• **WHAT TO PRODUCE**:
Extract the listing in its entirety, keeping each line identical to the original.

• **MATERIAL FOR THIS TASK**:
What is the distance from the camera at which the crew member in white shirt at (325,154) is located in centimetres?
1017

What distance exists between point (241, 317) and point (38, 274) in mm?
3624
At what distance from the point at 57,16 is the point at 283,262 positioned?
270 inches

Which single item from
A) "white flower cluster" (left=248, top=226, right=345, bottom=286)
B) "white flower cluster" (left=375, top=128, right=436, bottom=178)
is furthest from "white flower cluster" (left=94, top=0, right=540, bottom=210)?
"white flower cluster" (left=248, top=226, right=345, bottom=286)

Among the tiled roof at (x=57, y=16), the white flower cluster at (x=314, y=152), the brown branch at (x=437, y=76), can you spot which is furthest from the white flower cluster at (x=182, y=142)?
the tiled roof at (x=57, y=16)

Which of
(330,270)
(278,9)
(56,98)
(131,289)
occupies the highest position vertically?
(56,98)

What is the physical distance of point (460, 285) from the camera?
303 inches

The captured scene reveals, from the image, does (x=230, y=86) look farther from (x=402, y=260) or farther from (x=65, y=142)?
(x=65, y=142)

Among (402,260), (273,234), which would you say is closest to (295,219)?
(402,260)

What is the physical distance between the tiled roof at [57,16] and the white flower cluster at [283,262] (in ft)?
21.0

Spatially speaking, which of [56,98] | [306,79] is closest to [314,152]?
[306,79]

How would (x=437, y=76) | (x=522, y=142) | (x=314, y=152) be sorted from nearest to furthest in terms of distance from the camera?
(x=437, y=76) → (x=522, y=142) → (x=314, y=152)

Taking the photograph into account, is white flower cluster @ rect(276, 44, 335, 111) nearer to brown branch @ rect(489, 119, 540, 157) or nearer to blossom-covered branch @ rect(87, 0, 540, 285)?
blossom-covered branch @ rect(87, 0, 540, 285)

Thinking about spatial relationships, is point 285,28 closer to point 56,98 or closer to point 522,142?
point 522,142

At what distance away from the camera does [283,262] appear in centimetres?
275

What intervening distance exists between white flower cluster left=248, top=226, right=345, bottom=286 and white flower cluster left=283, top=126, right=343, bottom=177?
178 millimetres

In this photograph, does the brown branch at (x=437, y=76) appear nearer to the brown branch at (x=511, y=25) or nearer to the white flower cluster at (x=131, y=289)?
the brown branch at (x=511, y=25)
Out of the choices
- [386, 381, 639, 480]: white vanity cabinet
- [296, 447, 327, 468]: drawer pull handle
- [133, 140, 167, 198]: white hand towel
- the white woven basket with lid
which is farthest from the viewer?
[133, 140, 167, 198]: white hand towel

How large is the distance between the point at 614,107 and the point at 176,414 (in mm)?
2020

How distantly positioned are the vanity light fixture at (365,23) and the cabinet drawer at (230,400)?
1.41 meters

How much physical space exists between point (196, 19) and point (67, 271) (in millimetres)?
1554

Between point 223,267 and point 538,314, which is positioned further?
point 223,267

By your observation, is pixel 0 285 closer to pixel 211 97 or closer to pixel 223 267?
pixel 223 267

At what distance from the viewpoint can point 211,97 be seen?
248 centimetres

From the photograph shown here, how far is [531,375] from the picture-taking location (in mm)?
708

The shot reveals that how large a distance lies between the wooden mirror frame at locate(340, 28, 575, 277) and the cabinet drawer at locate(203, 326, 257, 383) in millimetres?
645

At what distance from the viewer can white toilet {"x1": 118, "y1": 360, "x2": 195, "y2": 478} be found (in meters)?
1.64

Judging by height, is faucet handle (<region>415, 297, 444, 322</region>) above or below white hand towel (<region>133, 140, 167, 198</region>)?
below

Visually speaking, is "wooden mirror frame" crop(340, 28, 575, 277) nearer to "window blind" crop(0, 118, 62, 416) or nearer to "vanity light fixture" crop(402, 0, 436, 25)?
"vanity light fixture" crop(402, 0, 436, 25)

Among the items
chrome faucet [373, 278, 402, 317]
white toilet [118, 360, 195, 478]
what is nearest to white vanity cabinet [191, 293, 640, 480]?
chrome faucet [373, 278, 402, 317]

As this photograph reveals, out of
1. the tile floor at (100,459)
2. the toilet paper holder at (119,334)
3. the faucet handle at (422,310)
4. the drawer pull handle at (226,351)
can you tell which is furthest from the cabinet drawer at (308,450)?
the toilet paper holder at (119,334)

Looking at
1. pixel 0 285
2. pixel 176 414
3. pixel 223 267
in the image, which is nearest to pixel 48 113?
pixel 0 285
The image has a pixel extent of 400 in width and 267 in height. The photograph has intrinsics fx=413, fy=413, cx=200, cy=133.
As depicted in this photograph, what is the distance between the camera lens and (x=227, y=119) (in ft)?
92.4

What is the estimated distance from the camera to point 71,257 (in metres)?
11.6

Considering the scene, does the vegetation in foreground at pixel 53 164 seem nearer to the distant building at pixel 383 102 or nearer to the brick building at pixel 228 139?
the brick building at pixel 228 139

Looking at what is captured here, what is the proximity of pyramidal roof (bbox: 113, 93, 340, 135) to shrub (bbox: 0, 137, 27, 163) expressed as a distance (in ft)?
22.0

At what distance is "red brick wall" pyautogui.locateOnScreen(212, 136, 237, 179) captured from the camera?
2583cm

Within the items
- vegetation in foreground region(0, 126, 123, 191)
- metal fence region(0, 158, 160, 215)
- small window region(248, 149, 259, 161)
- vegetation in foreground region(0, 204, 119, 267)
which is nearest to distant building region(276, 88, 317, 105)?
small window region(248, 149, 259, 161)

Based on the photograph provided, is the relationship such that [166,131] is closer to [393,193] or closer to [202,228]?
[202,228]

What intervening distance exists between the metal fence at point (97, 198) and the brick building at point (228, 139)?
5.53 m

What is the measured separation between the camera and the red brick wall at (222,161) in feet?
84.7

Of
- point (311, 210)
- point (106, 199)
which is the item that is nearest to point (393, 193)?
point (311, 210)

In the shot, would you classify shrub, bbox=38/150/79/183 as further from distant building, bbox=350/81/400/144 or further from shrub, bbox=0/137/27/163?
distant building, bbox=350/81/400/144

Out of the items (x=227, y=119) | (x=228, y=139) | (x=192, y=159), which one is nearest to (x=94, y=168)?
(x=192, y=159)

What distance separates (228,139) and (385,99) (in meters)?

• **COMPLETED TASK**:
What is the distance from the camera at which the crew member in white shirt at (325,154) is located in centimetres?
1017

What distance exists between point (241, 317) and point (38, 274) in mm?
3624
At what distance from the point at 57,16 is the point at 283,262 positioned?
270 inches

Which single item from
A) "white flower cluster" (left=248, top=226, right=345, bottom=286)
B) "white flower cluster" (left=375, top=128, right=436, bottom=178)
is furthest from "white flower cluster" (left=94, top=0, right=540, bottom=210)?
"white flower cluster" (left=248, top=226, right=345, bottom=286)

Among the tiled roof at (x=57, y=16), the white flower cluster at (x=314, y=152), the brown branch at (x=437, y=76), can you spot which is furthest from the white flower cluster at (x=182, y=142)?
the tiled roof at (x=57, y=16)

Which of
(330,270)
(278,9)
(56,98)
(131,289)
occupies the highest position vertically?
(56,98)

What is the physical distance of point (460, 285) from the camera?
303 inches

The captured scene reveals, from the image, does (x=230, y=86) look farther from (x=402, y=260) or farther from (x=65, y=142)?
(x=65, y=142)

Among (402,260), (273,234), which would you say is closest to (295,219)?
(402,260)

What is the physical distance between the tiled roof at [57,16] and the white flower cluster at [283,262] (in ft)?
21.0

Spatially speaking, which of [56,98] | [306,79] is closest to [314,152]?
[306,79]

How would (x=437, y=76) | (x=522, y=142) | (x=314, y=152) be sorted from nearest to furthest in terms of distance from the camera?
(x=437, y=76) → (x=522, y=142) → (x=314, y=152)

Taking the photograph into account, is white flower cluster @ rect(276, 44, 335, 111) nearer to brown branch @ rect(489, 119, 540, 157) or nearer to blossom-covered branch @ rect(87, 0, 540, 285)?
blossom-covered branch @ rect(87, 0, 540, 285)

Thinking about spatial relationships, is point 285,28 closer to point 56,98 or closer to point 522,142?
point 522,142

At what distance away from the camera does [283,262] appear in centimetres?
275

What intervening distance exists between white flower cluster left=248, top=226, right=345, bottom=286 and white flower cluster left=283, top=126, right=343, bottom=177?
178 millimetres

In this photograph, does the brown branch at (x=437, y=76) appear nearer to the brown branch at (x=511, y=25) or nearer to the white flower cluster at (x=131, y=289)?
the brown branch at (x=511, y=25)
Out of the choices
- [386, 381, 639, 480]: white vanity cabinet
- [296, 447, 327, 468]: drawer pull handle
- [133, 140, 167, 198]: white hand towel
- the white woven basket with lid
which is farthest from the viewer?
[133, 140, 167, 198]: white hand towel

How large is the distance between the point at 614,107 and the point at 176,414 (in mm)?
2020

How distantly positioned are the vanity light fixture at (365,23) and the cabinet drawer at (230,400)?
1.41 meters

How much physical space exists between point (196, 19) and point (67, 271) (in millimetres)?
1554

Between point 223,267 and point 538,314, which is positioned further?
point 223,267

By your observation, is pixel 0 285 closer to pixel 211 97 or closer to pixel 223 267?
pixel 223 267

At what distance from the viewpoint can point 211,97 be seen?
248 centimetres

From the photograph shown here, how far is [531,375] from the picture-taking location (in mm)?
708

The shot reveals that how large a distance lies between the wooden mirror frame at locate(340, 28, 575, 277) and the cabinet drawer at locate(203, 326, 257, 383) in millimetres?
645

At what distance from the viewer can white toilet {"x1": 118, "y1": 360, "x2": 195, "y2": 478} be found (in meters)?
1.64

Judging by height, is faucet handle (<region>415, 297, 444, 322</region>) above or below white hand towel (<region>133, 140, 167, 198</region>)?
below

Visually speaking, is "wooden mirror frame" crop(340, 28, 575, 277) nearer to "window blind" crop(0, 118, 62, 416) or nearer to "vanity light fixture" crop(402, 0, 436, 25)?
"vanity light fixture" crop(402, 0, 436, 25)

Among the items
chrome faucet [373, 278, 402, 317]
white toilet [118, 360, 195, 478]
what is nearest to white vanity cabinet [191, 293, 640, 480]?
chrome faucet [373, 278, 402, 317]

As this photograph reveals, out of
1. the tile floor at (100,459)
2. the toilet paper holder at (119,334)
3. the faucet handle at (422,310)
4. the drawer pull handle at (226,351)
can you tell which is furthest from the cabinet drawer at (308,450)?
the toilet paper holder at (119,334)

Looking at
1. pixel 0 285
2. pixel 176 414
3. pixel 223 267
in the image, which is nearest to pixel 48 113?
pixel 0 285
The image has a pixel extent of 400 in width and 267 in height. The photograph has intrinsics fx=413, fy=413, cx=200, cy=133.
As depicted in this photograph, what is the distance between the camera lens and (x=227, y=119) (in ft)?
92.4

What is the estimated distance from the camera to point 71,257 (in metres)?
11.6

Considering the scene, does the vegetation in foreground at pixel 53 164 seem nearer to the distant building at pixel 383 102 or nearer to the brick building at pixel 228 139?
the brick building at pixel 228 139

Looking at what is captured here, what is the proximity of pyramidal roof (bbox: 113, 93, 340, 135) to shrub (bbox: 0, 137, 27, 163) expressed as a distance (in ft)?
22.0

At what distance is "red brick wall" pyautogui.locateOnScreen(212, 136, 237, 179) captured from the camera?
2583cm

Within the items
- vegetation in foreground region(0, 126, 123, 191)
- metal fence region(0, 158, 160, 215)
- small window region(248, 149, 259, 161)
- vegetation in foreground region(0, 204, 119, 267)
which is nearest to distant building region(276, 88, 317, 105)?
small window region(248, 149, 259, 161)

Based on the photograph provided, is the relationship such that [166,131] is closer to [393,193] or closer to [202,228]?
[202,228]

What intervening distance exists between the metal fence at point (97, 198) and the brick building at point (228, 139)?
5.53 m

What is the measured separation between the camera and the red brick wall at (222,161) in feet?
84.7

Of
- point (311, 210)
- point (106, 199)
which is the item that is nearest to point (393, 193)?
point (311, 210)

In the shot, would you classify shrub, bbox=38/150/79/183 as further from distant building, bbox=350/81/400/144 or further from shrub, bbox=0/137/27/163?
distant building, bbox=350/81/400/144

Out of the items (x=227, y=119) | (x=228, y=139) | (x=192, y=159), which one is nearest to (x=94, y=168)?
(x=192, y=159)

What distance separates (228,139) and (385,99) (in meters)?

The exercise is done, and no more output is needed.